Sans atteindre ce degré d’avilissement, combien d’humains jouissent encore du plaisir malsain de caresser une arme, instrument dont l’unique dessein est de donner la mort ?
Ce débat sur les armes fracture la société américaine, mais pas uniquement.
Nous avons un embryon de « national rifle association » dont le lobbyiste est également celui appointé par les fédérations de chasseurs pour tirer les ficelles de la marionnette présidentielle.
Je pense, à l’instar de Théodore MONOD, que le processus d’hominisation n’est pas parachevé.
Devenir humain, c’est récuser la violence, la cruauté et accéder à une empathie universelle.
Notre rapport à l’animal dit tout de notre degré d’hominisation.
Je n’oppose pas l’animal et l’homo sapiens lorsqu’il devient sapiens.
Le respect du vivant, les droits de l’homme et ceux de l’animal et de la nature progresseront ensemble ou seront bafoués ensemble.
Elever la condition animale, faire de la préservation de la biodiversité un impératif éthique majeur marchent dans la même direction que l’augmentation des droits et garanties de la personne humaine.
J’accuse ceux qui gouvernent aujourd’hui de lâcheté face à ce défi et de céder aux lobbies du négationnisme de cette sensibilité reconnue à tout être vivant doté d’une conscience d’être.
Ceux qui gouvernent et qui agitent des fumigènes ne servent qu’un culte : l’argent et la caste de quelques milliers de privilégiés, féodaux des temps modernes.

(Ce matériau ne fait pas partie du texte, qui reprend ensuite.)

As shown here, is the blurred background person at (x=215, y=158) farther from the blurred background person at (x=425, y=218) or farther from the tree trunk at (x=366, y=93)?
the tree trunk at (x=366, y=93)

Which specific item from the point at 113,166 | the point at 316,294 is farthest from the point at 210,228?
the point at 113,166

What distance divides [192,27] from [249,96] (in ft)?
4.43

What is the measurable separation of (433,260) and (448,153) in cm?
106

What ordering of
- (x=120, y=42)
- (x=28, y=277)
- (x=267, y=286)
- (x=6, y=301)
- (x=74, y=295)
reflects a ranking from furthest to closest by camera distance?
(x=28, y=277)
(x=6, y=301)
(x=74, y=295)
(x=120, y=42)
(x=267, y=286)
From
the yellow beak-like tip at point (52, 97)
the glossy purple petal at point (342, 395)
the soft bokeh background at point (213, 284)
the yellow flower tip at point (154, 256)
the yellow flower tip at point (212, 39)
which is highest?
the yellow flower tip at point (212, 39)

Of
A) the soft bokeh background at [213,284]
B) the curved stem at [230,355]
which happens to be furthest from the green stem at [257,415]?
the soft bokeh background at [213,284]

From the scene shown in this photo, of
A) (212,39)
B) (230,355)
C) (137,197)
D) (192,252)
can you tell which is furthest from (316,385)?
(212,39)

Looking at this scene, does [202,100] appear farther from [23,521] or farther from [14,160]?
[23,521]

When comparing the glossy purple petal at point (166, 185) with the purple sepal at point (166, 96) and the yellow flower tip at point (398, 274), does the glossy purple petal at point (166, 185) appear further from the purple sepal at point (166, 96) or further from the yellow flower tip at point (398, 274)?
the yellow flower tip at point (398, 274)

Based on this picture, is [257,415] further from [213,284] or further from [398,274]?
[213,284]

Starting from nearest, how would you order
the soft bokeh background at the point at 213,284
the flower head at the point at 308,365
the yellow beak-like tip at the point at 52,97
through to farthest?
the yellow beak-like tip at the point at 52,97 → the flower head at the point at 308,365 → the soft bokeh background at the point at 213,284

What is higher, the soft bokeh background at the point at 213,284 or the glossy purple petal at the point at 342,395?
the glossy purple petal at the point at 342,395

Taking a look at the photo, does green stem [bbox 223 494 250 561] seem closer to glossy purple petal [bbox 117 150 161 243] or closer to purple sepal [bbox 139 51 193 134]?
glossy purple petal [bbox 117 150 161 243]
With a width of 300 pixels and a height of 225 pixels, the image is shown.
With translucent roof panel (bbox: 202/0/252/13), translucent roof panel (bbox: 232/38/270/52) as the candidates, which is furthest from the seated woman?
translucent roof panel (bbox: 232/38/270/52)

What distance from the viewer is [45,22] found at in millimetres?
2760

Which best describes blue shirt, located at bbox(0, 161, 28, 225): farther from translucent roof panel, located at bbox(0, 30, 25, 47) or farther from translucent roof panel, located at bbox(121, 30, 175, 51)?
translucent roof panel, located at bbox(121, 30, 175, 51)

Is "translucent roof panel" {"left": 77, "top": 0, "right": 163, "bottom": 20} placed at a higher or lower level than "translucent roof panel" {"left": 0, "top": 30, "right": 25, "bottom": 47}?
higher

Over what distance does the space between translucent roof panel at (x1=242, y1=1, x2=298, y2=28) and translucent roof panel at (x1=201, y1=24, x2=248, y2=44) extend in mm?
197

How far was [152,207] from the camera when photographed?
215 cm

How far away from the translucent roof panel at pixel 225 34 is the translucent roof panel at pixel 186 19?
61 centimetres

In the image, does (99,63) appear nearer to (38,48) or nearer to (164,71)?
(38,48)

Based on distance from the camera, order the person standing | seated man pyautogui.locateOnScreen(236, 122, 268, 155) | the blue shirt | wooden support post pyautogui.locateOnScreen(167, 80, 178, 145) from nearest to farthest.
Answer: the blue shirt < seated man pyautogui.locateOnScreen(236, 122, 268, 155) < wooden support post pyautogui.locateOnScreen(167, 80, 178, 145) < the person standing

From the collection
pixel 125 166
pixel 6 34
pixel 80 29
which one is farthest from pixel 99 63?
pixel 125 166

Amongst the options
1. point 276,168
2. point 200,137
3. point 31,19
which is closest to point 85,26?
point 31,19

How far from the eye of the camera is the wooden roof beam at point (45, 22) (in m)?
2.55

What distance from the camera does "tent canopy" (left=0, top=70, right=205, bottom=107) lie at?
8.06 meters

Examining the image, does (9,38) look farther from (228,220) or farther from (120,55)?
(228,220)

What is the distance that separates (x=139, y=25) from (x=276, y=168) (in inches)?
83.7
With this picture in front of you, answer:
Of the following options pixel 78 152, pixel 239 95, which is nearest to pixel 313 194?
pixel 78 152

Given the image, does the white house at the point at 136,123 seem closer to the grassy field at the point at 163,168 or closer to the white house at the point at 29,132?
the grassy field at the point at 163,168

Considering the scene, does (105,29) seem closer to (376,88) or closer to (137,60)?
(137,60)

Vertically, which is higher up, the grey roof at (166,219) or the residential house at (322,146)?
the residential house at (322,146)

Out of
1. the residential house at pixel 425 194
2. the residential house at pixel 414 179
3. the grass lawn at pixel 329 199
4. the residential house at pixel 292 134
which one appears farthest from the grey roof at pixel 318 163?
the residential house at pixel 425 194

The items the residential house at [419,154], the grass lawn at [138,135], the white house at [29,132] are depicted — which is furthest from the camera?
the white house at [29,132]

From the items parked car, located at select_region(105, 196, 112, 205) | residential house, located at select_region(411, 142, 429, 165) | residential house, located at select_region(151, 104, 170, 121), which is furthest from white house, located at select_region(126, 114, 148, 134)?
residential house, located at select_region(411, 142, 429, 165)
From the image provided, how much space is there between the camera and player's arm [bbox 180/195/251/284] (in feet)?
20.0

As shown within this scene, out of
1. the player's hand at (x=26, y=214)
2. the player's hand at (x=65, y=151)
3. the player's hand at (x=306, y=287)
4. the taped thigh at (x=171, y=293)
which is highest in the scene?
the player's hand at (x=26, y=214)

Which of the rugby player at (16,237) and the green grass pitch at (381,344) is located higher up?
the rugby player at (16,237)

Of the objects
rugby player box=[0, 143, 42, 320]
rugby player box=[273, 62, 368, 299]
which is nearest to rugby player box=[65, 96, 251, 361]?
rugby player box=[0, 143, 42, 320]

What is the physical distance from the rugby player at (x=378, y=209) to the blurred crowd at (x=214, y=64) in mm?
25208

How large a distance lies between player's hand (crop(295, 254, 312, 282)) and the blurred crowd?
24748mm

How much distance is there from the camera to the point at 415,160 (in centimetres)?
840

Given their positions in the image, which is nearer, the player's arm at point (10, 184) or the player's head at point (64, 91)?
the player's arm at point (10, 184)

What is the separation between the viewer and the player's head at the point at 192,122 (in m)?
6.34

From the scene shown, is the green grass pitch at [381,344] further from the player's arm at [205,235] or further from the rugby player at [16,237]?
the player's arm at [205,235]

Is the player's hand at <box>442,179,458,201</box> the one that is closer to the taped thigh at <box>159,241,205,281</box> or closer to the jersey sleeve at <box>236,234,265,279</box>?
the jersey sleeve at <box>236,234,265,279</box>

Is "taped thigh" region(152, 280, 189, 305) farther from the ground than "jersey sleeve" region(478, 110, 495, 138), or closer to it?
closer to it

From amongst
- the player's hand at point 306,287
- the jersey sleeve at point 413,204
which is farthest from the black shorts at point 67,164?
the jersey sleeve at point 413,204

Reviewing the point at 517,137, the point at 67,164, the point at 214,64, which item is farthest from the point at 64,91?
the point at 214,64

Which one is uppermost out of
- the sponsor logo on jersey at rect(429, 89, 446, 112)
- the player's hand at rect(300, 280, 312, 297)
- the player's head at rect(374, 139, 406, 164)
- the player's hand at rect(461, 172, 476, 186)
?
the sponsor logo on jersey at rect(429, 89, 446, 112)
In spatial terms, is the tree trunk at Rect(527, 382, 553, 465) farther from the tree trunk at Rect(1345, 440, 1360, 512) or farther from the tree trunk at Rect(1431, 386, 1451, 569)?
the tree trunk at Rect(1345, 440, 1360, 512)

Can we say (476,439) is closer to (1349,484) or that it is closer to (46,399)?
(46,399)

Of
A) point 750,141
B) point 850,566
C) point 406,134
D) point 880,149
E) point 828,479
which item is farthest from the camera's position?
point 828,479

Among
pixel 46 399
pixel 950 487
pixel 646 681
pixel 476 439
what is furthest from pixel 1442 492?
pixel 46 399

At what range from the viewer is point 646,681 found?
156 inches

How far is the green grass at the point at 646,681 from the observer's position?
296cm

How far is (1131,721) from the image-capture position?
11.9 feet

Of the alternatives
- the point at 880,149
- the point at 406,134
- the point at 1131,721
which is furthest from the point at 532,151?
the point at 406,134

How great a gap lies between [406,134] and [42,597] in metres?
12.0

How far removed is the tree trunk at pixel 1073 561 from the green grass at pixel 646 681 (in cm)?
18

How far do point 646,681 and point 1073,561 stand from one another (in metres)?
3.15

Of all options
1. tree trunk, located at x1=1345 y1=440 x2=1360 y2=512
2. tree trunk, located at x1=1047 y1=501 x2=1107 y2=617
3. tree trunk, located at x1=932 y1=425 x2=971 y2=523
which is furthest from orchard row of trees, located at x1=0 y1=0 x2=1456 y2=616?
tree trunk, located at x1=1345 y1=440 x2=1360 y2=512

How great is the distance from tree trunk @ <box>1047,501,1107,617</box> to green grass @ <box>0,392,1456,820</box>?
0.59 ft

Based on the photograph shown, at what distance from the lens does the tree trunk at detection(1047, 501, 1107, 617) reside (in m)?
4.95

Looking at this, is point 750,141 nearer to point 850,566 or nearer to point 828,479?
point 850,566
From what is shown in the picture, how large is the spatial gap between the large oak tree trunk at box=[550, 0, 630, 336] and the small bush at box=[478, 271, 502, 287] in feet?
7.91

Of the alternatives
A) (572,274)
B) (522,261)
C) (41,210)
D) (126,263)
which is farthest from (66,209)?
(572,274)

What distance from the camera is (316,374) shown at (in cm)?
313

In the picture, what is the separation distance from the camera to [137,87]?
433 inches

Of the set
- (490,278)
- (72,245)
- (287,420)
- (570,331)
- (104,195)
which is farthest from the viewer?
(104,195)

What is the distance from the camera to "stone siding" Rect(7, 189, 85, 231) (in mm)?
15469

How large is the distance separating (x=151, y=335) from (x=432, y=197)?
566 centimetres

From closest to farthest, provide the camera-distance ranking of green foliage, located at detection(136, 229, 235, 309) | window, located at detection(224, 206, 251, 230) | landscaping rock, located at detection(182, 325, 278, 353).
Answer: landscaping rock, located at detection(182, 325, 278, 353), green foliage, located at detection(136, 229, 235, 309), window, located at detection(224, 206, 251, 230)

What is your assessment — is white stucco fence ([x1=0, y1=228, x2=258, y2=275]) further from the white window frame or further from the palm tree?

Aussi, si je ne donne aucune consigne de vote en faveur de tel ou tel parti, j’invite à voter contre les ennemis de la Terre et à changer le système inique, violent, contraires aux droits de la nature et aux droits sociaux.
Le gouvernement prend des arrêtés qu’il sait parfaitement illégaux pour complaire à une poignée de chasseurs.
Tous les ans, le conseil d’état doit annuler ces arrêtés scélérats et la haute juridiction vient de censurer le ministère qui autorisait le tir de grands tétras, espèce quasi-disparue dont quelques représentants persistent en haute montagne.
Mais qui le sait, en dehors de la sphère confidentielle des militants associatifs ?
Pour l’arbre, l’animal et l’homme, les 12 et 19 juin, votez contre les ennemis de la Terre.